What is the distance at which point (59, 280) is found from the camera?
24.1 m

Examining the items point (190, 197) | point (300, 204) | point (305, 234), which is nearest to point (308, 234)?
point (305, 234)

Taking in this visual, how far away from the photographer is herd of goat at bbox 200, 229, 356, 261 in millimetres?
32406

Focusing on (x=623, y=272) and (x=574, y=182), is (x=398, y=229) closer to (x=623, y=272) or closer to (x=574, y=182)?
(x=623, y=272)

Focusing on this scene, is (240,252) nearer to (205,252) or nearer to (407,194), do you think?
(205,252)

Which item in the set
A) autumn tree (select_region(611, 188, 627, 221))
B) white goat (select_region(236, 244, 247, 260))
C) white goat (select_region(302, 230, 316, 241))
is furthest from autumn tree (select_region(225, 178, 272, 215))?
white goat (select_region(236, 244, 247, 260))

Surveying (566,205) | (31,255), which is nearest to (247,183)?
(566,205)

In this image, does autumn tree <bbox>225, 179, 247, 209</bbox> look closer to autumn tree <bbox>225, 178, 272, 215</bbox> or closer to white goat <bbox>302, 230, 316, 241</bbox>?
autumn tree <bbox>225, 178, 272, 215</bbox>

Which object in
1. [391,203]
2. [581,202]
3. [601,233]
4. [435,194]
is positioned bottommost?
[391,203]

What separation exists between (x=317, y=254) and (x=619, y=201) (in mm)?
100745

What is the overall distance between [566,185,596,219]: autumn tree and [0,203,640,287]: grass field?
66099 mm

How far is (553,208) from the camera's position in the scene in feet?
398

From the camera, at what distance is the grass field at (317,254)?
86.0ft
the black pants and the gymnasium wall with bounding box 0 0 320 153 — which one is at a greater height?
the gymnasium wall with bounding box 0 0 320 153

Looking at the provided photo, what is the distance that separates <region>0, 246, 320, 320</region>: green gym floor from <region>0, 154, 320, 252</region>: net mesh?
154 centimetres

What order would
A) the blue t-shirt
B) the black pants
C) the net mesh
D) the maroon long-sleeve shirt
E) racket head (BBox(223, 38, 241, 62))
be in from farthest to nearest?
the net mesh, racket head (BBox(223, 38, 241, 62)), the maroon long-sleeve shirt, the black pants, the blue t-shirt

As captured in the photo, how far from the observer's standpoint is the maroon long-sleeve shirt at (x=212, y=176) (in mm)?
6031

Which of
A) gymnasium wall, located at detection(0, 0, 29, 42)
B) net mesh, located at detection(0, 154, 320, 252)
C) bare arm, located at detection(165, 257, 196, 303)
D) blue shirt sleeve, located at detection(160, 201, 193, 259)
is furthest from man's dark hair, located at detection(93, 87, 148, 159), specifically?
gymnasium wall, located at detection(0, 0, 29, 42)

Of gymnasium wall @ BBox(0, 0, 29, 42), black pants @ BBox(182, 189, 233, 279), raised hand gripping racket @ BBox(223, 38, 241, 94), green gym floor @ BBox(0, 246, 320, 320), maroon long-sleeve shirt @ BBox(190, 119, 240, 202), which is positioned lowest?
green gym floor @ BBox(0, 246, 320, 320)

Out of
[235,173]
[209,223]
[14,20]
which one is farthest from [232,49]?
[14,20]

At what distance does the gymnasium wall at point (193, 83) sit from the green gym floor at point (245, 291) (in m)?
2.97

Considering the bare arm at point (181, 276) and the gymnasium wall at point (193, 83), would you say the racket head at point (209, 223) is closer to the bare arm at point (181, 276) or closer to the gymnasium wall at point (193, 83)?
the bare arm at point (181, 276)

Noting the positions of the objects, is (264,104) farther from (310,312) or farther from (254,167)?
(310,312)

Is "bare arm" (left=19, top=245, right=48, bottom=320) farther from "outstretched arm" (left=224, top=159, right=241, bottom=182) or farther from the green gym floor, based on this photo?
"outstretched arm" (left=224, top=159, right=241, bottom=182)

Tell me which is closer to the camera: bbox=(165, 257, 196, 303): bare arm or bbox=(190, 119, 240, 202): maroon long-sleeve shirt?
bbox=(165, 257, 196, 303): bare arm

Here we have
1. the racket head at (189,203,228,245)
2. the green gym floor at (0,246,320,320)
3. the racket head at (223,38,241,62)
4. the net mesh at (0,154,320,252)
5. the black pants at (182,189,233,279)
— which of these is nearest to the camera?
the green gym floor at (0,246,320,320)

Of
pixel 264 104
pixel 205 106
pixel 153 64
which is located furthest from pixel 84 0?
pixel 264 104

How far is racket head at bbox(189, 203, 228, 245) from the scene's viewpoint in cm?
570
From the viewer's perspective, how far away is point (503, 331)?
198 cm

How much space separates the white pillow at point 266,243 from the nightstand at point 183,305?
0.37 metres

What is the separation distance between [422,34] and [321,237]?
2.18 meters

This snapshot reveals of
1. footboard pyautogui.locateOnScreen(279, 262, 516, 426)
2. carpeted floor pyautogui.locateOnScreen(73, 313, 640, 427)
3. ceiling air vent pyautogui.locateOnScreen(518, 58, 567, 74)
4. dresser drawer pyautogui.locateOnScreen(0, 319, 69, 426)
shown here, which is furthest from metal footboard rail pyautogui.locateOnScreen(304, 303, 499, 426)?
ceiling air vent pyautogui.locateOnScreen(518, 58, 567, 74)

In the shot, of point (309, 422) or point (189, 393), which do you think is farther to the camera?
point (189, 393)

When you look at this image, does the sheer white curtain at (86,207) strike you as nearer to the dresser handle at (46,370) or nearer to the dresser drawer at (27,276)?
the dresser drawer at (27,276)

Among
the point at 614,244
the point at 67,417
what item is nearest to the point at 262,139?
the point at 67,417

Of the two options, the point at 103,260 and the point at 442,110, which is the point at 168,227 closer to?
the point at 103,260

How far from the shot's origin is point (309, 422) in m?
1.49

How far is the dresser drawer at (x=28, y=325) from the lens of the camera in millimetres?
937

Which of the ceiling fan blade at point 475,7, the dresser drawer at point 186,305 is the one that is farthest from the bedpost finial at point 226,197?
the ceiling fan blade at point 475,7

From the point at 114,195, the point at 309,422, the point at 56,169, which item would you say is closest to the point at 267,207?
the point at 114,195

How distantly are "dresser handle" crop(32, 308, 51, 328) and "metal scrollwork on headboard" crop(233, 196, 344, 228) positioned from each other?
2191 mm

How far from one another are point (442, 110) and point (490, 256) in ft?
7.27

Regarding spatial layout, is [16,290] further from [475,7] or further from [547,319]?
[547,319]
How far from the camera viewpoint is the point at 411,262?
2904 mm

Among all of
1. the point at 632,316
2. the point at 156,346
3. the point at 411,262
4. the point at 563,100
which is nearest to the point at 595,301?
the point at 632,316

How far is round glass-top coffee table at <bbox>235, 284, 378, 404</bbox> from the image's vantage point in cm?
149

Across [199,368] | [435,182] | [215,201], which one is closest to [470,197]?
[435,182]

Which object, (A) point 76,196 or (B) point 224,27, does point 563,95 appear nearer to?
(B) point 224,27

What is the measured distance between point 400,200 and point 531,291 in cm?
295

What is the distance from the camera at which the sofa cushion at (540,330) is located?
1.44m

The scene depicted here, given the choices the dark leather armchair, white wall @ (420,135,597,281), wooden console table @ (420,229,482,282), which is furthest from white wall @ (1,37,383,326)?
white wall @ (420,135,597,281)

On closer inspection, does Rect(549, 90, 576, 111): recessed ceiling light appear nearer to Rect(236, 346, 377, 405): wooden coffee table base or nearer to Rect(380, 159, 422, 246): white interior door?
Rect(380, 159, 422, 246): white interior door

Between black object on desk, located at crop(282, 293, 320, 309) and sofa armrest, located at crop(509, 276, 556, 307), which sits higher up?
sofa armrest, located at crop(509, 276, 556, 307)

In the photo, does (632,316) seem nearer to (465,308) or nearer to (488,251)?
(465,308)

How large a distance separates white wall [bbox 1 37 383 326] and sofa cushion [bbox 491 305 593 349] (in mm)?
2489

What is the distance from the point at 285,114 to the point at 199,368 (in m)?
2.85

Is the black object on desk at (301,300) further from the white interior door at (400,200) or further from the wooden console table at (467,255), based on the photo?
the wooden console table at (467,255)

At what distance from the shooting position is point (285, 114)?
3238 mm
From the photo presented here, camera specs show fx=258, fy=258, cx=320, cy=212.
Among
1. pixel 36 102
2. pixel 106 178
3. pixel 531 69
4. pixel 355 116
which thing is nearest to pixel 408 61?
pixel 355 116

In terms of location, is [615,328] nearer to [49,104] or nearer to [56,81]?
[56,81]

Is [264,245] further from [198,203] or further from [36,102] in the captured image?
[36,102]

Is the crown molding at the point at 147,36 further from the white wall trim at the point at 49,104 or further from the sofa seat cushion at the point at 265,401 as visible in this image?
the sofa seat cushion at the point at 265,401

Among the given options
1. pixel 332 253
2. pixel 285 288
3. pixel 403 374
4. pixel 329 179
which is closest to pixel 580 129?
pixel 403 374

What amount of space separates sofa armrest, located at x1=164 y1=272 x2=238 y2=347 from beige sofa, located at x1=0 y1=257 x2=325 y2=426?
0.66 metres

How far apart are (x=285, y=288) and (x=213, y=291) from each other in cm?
§
What to do:
In the records above, return only the line that contains "In terms of" and every line after it through the last, exactly as they appear.

Complete answer:
In terms of location, is [615,328] nearer to [49,104] or nearer to [56,81]?
[56,81]

Is [264,245] further from [198,203] or further from [36,102] in the captured image?
[36,102]

Is the crown molding at the point at 147,36 further from the white wall trim at the point at 49,104 or further from the sofa seat cushion at the point at 265,401 as visible in this image?
the sofa seat cushion at the point at 265,401

Among the given options
1. pixel 332 253
2. pixel 285 288
3. pixel 403 374
4. pixel 329 179
which is closest to pixel 580 129?
pixel 403 374

What amount of space separates sofa armrest, located at x1=164 y1=272 x2=238 y2=347 from beige sofa, located at x1=0 y1=257 x2=325 y2=426?
0.66 metres

How far apart are (x=285, y=288) and (x=213, y=291) from each other in cm?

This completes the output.